INSS deve conceder salário-maternidade a pai de bebê cuja mãe faleceu após o parto

INSS deve conceder salário-maternidade a pai de bebê cuja mãe faleceu após o parto

A 26ª Vara Federal de Porto Alegre (RS) determinou que o Instituto Nacional do Seguro Social (INSS) conceda o benefício salário-maternidade ao pai de uma menina, em razão do óbito da mãe, após ter o pedido negado em via administrativa. A sentença, publicada em 16/1, é da juíza federal Catarina Volkart Pinto.
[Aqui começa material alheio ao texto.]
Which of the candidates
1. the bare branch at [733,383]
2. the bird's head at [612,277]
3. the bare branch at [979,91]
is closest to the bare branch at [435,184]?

O autor comprovou o nascimento da filha em abril de 2024, bem como o falecimento da companheira três dias depois. Um mês após o nascimento, o genitor requereu na via administrativa o salário-maternidade, porém, o INSS indeferiu o benefício por ter sido requerido após o último dia do prazo previsto para o término do salário-maternidade originário. Na sentença, a juíza entende que a limitação de prazo para requerimento resulta na restrição ao direito da criança somente pelo fato de o benefício ser requerido pelo genitor e “viola os princípios da isonomia e do melhor interesse da criança”, uma vez que o benefício do salário-maternidade tem como destinatário principal a criança, conforme os deveres previstos na Constituição Federal.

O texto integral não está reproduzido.